**Problem requirements:** Copy out all of the records below word for word, changing nothing.

**Listed records:**
##########

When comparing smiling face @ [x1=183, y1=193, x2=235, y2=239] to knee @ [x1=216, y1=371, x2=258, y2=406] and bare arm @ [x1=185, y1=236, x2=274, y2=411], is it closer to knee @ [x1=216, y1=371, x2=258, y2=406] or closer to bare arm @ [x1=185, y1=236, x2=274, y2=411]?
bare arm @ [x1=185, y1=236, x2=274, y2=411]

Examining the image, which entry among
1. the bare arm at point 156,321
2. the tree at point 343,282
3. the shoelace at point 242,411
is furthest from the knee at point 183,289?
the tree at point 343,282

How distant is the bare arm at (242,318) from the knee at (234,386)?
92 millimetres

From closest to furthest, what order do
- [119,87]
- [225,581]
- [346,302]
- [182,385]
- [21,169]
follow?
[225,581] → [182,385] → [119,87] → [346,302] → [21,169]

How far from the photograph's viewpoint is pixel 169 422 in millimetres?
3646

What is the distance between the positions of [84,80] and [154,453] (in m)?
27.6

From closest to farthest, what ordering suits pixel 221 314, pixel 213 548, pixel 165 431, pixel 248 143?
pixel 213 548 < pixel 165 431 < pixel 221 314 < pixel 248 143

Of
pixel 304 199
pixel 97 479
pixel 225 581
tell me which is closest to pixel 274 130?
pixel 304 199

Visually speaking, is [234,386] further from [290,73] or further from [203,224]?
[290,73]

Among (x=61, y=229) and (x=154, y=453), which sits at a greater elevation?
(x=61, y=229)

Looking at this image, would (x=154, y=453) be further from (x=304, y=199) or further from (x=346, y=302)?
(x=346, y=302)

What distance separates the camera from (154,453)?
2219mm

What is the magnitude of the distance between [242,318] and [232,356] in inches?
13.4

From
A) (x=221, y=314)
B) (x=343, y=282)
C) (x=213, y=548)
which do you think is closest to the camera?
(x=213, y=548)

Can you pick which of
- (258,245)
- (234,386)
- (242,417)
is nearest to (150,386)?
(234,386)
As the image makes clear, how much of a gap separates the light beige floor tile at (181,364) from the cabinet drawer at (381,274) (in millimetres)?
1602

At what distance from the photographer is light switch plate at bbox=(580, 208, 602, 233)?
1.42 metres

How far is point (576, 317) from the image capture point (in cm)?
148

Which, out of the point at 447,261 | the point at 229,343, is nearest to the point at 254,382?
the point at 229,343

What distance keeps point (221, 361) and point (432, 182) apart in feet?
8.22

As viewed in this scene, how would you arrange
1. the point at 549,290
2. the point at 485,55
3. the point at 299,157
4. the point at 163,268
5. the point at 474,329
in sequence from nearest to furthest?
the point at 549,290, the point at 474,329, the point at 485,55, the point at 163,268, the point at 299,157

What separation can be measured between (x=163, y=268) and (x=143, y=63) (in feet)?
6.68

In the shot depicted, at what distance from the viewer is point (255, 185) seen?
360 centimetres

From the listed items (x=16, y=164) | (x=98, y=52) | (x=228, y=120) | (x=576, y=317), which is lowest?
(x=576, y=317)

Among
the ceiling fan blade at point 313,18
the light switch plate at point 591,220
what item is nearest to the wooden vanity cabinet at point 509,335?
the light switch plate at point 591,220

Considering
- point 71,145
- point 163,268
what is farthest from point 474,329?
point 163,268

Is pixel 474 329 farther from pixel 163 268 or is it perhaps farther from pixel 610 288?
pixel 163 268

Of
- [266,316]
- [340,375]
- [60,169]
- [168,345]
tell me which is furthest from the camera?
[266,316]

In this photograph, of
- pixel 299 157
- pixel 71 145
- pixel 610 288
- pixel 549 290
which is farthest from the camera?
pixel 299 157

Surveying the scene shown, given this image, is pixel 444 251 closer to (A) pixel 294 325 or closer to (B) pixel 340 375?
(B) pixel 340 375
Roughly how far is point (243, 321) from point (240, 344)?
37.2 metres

##########

**Task answer:**
When comparing smiling face @ [x1=183, y1=193, x2=235, y2=239] to knee @ [x1=216, y1=371, x2=258, y2=406] and bare arm @ [x1=185, y1=236, x2=274, y2=411], is it closer to knee @ [x1=216, y1=371, x2=258, y2=406] or closer to bare arm @ [x1=185, y1=236, x2=274, y2=411]?
bare arm @ [x1=185, y1=236, x2=274, y2=411]

Examining the image, which entry among
1. the bare arm at point 156,321
2. the tree at point 343,282
3. the shoelace at point 242,411
is furthest from the knee at point 183,289?
the tree at point 343,282

How distant is the bare arm at (242,318) from the knee at (234,386)?
92 millimetres

From closest to furthest, what order do
- [119,87]
- [225,581]
- [346,302]
- [182,385]
- [21,169]
follow?
[225,581] → [182,385] → [119,87] → [346,302] → [21,169]

How far from the photograph's viewpoint is pixel 169 422 in millimetres?
3646

What is the distance between the positions of [84,80] and [154,453] (in m)?
27.6

From closest to farthest, what ordering suits pixel 221 314, pixel 213 548, pixel 165 431, pixel 248 143?
pixel 213 548 < pixel 165 431 < pixel 221 314 < pixel 248 143

Of
pixel 304 199
pixel 97 479
pixel 225 581
tell me which is closest to pixel 274 130?
pixel 304 199

Visually speaking, is [234,386] further from [290,73] or further from [203,224]?
[290,73]

Among (x=61, y=229) and (x=154, y=453), which sits at a greater elevation?
(x=61, y=229)

Looking at this image, would (x=154, y=453) be further from (x=304, y=199) or further from (x=346, y=302)?
(x=346, y=302)

What distance separates the camera from (154,453)?
2219mm

What is the magnitude of the distance between [242,318] and [232,356] in inches?
13.4

From
A) (x=221, y=314)
B) (x=343, y=282)
C) (x=213, y=548)
which do you think is closest to the camera?
(x=213, y=548)

Can you pick which of
- (258,245)
- (234,386)
- (242,417)
is nearest to (150,386)?
(234,386)
As the image makes clear, how much of a gap separates the light beige floor tile at (181,364) from the cabinet drawer at (381,274) (in millimetres)?
1602

At what distance from the photographer is light switch plate at bbox=(580, 208, 602, 233)?
1.42 metres

How far is point (576, 317) from the image capture point (in cm)?
148

Which, out of the point at 447,261 | the point at 229,343, is nearest to the point at 254,382?
the point at 229,343

What distance keeps point (221, 361) and point (432, 182) apart in feet?
8.22

As viewed in this scene, how would you arrange
1. the point at 549,290
2. the point at 485,55
3. the point at 299,157
4. the point at 163,268
5. the point at 474,329
in sequence from nearest to furthest?
the point at 549,290, the point at 474,329, the point at 485,55, the point at 163,268, the point at 299,157

What separation can be measured between (x=163, y=268) and (x=143, y=63) (in feet)?
6.68

In the shot depicted, at what distance from the viewer is point (255, 185) seen?
360 centimetres

From the listed items (x=16, y=164) | (x=98, y=52) | (x=228, y=120) | (x=576, y=317), which is lowest?
(x=576, y=317)

Among
the ceiling fan blade at point 313,18
the light switch plate at point 591,220
what item is nearest to the wooden vanity cabinet at point 509,335?
the light switch plate at point 591,220

Considering
- point 71,145
- point 163,268
what is farthest from point 474,329?
point 163,268

Is pixel 474 329 farther from pixel 163 268 or is it perhaps farther from pixel 610 288?
pixel 163 268

Of
- [266,316]
- [340,375]
- [60,169]
- [168,345]
tell me which is furthest from the camera?
[266,316]

In this photograph, of
- pixel 299 157
- pixel 71 145
- pixel 610 288
- pixel 549 290
which is farthest from the camera?
pixel 299 157

Surveying the scene shown, given this image, is pixel 444 251 closer to (A) pixel 294 325 or closer to (B) pixel 340 375?
(B) pixel 340 375
Roughly how far is point (243, 321) from point (240, 344)?
37.2 metres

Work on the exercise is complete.